9 ago. 2010

SEPTIEMBRE Y MI PRIMER AMOR




“Yo creía poseer infinitos corazones. Y, cuando encumbraba un volantín, pensaba, seriamente, que uno de mis corazones salía de paseo por el cielo.” Andrés Sabella





Yo era una mocosa, aún no había llegado a mi adolescencia, soy muy pecosa y el pelo lo tengo del color del cobre, sobresalía entre las niñitas de la calle C.

Mi primer amor fue un adolescente, que acababa de entrar a la universidad.

Un día salimos a la pampa, con mis hermanos a elevar volantines y con mi abuela Antonella, que era quien se encargaba de arreglar y parchar los volantines cuando se nos iban a pique.

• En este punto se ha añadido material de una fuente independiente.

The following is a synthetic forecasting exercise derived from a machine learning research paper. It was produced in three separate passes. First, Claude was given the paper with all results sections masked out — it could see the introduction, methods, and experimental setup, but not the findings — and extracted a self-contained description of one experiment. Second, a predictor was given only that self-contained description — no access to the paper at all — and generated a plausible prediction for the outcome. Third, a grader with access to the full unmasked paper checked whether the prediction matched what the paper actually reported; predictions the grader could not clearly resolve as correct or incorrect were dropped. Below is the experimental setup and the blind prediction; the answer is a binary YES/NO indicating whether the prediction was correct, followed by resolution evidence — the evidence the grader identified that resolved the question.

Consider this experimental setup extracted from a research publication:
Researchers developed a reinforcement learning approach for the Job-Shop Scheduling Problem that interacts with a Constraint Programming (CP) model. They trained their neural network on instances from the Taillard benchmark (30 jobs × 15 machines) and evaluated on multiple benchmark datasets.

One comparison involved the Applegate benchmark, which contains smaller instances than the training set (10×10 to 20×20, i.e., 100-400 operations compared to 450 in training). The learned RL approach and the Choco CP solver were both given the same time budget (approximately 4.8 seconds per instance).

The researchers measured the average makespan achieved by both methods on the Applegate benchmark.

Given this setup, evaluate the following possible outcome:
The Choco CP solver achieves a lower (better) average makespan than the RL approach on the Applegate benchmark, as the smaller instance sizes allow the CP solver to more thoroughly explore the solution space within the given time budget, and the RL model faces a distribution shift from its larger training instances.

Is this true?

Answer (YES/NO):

Al sentarme en una piedra, me picó un alacrán, en uno de mis glúteos. Desconsolada me puse a llorar. Él, estaba como a cinco metros de donde estaba yo; también elevaba volantines. Se acercó, y me preguntó qué me había sucedido. Yo le mostré la picadura del bicho, sacó un pañuelo y me lo puso en la pierna.


_Apriétalo fuerte, para que el veneno no avance.


Entonces mi llanto fue más fuerte. Secó mis lágrimas con sus labios a modo de caricia y me dio un beso; mi primer beso de amor cerca de la comisura de mi boca.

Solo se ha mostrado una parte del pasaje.